The data in the pie chart also suggest that one may be able to individualize dosage based on other factors, such as age, concurrent diseases, and environmental factors. The questions to be asked are how much of the variability can be captured by patient-specific information and whether or not major adjustment in the dosage or movement to another therapeutic procedure is needed.


PHARMACOKINETIC VARIABILITY


As discussed in several previous chapters, variability in dose–exposure relationships has an impact on the overall response to drugs. Again, one may be able to predict the dosage in an individual patient based on patient-specific information. The general approach is to move from population pharmacokinetic parameter estimates to those most likely to apply to the individual patient.

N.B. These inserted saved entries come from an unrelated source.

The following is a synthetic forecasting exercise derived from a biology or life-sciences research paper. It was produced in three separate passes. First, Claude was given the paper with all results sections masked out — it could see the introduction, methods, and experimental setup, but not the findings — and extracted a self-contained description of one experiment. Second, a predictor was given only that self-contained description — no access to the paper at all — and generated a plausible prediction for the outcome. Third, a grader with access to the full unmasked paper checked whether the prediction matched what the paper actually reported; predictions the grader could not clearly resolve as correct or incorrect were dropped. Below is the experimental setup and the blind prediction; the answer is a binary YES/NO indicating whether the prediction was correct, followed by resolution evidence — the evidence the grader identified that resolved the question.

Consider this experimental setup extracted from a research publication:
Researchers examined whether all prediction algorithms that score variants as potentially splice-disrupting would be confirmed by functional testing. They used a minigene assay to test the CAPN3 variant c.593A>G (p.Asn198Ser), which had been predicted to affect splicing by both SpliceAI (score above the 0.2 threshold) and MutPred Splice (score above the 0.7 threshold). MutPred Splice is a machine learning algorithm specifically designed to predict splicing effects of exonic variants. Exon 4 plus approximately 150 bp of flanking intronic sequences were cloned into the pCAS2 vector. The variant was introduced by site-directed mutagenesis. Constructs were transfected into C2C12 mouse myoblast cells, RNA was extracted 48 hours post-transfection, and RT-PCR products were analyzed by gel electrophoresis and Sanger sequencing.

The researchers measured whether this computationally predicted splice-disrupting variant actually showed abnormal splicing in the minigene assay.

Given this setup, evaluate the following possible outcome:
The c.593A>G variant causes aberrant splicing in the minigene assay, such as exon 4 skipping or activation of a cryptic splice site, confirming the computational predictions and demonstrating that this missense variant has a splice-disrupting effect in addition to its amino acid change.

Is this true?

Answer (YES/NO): NO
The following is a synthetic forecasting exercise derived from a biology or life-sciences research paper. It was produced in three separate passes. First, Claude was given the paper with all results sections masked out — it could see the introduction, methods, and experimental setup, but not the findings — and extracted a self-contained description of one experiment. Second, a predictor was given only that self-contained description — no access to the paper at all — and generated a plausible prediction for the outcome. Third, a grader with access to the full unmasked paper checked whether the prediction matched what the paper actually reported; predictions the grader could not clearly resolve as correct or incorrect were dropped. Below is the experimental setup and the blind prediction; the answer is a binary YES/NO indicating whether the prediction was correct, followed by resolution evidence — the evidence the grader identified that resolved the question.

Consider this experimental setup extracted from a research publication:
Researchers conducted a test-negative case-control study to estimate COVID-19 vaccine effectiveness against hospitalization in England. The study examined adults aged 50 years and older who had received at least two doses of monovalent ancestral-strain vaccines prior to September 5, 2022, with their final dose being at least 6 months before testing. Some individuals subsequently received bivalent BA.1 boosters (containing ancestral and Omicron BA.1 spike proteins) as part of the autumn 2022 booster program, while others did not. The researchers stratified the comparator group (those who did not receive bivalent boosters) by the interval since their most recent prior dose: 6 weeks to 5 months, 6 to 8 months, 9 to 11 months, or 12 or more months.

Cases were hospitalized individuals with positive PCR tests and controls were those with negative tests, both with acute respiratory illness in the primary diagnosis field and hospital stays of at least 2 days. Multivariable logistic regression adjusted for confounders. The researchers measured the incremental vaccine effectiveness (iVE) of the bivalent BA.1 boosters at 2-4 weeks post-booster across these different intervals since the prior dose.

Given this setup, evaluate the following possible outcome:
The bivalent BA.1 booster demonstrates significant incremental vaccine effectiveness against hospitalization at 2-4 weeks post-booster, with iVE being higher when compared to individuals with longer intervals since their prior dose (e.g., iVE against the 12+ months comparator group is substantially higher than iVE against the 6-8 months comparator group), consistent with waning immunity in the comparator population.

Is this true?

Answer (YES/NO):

The first step is to identify the most variable parameters within the patient population. Variability in the various pharmacokinetic parameters within the patient population differs widely among drugs, as shown in Table 18-1 for several representative drugs. For some drugs, such as digoxin and propranolol, there is variability in absorption but for different reasons. With digoxin, the variability in absorption is caused primarily by differences in pharmaceutical formulation and efflux transport (involving P-glycoprotein) of the drug in the intestines, but with propranolol, it is caused by differences in the extent of first-pass hepatic metabolism. For other drugs, such as phenytoin, the only substantial source of variability is clearance. With others, the antiviral protease inhibitors and the statins included, significant variability exists in both absorption and disposition parameters.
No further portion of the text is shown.